Shanghai Cooperation Organization (SCO) is an intergovernmental organization of eight regional countries i.e., China, Russia, Kazakhstan, Turkmenistan, Uzbekistan, Tajikistan, Pakistan and India. The two subcontinental states became members of the Shanghai Cooperation Organization in June 2017. The inclusion of Pakistan and India contributed toward qualitatively strengthening the Organization in terms of broadening its scope. That said, this article focuses on the significance of territorial disputes among regional countries in determining the success/failure of SCO. It also looks into SCO goals, and declarations through the prism of liberal paradigm. The liberal school of thought suggests that if interests of the members of an institution are similar to one another, the institution may help them cooperate with one another and help achieve some degree of peace and security in the shared region. Moreover, in the age of globalization, issues are not limited to a single nation; they are transnational in nature, and therefore, need regional and international responses, that increases the importance of regional and international organizations. However, SCO is also seen as an organization of rivals that have more often than not competing interests in the Eurasian region. Although all the member states of SCO may agree on the basic objectives of the organization, that is, countering the three evils of extremism, terrorism and separatism, yet their interpretation of these threats may be different, if not contrary to each other. Moreover, bilateral disputes among some of the member states are not discussed, let alone resolved, in the SCO setup. Therefore, the principles that the charter of this Organization promotes, i.e. mutual respect for sovereignty and territorial integrity of member states are highly laudable objectives. However, they are difficult to follow in the real world, where states tend to have competing interests. It would be interesting to see how SCO plays its role in resolving the issues of separatism and territorial disputes after the inclusion of Pakistan and India, who invariably blame each other of undermining security.

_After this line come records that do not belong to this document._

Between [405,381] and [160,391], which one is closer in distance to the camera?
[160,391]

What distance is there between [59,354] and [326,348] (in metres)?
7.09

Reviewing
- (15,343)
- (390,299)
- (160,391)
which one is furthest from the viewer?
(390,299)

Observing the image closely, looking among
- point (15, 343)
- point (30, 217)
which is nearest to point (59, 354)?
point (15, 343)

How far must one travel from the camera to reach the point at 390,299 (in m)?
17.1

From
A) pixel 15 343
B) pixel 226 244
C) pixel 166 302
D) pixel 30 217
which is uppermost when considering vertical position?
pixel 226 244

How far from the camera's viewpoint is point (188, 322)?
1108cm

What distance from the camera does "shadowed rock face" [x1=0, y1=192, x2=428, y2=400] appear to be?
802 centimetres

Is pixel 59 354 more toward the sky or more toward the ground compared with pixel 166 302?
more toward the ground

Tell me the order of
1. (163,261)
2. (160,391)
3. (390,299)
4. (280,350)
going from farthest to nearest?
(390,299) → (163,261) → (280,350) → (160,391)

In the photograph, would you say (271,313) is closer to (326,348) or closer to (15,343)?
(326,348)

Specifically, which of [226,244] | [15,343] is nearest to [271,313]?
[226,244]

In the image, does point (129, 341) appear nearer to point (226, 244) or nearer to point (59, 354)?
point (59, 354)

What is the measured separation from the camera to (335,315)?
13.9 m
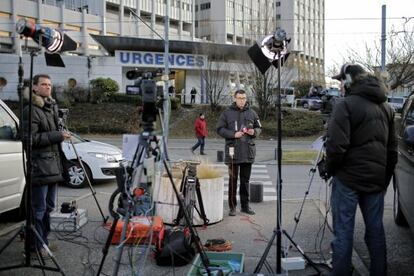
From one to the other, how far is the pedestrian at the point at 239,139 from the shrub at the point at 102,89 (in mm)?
29626

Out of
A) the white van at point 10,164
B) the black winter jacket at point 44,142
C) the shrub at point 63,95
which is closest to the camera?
the black winter jacket at point 44,142

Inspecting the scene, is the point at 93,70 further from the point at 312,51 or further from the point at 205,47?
the point at 312,51

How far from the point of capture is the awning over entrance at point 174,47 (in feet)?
129

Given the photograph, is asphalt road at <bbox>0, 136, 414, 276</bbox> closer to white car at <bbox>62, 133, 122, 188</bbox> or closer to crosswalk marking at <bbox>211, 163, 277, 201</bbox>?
crosswalk marking at <bbox>211, 163, 277, 201</bbox>

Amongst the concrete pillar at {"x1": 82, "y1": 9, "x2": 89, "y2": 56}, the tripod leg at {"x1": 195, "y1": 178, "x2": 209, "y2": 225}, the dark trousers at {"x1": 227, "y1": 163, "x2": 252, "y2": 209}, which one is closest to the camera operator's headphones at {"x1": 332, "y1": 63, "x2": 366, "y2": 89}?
the tripod leg at {"x1": 195, "y1": 178, "x2": 209, "y2": 225}

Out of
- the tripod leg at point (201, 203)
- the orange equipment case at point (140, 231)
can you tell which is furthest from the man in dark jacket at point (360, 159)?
the tripod leg at point (201, 203)

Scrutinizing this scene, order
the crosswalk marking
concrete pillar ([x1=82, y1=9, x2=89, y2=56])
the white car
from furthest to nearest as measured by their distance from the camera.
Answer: concrete pillar ([x1=82, y1=9, x2=89, y2=56]), the white car, the crosswalk marking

Various incidents of terrorism in India, in particular, the 2008-Mumbai attacks, have provided New Delhi to project Islamabad as sponsors of the cross-border terrorist attacks. The allegations have never been proven though in any court of law, and India, according to Pakistani authorities, has refused to cooperate on investigations of the incident. After becoming a member of SCO, India may hope to get Kashmir issue recognized as a terrorist activity. As has been the case in the Sino- Indian history of dialogues over disputed territories, both the countries may at some point of time in the future agree with the status quo in India’s north-western (Himachal Pradesh, Sikkim, etc.) and the north-eastern borders (Arunachal Pradesh) abutting China.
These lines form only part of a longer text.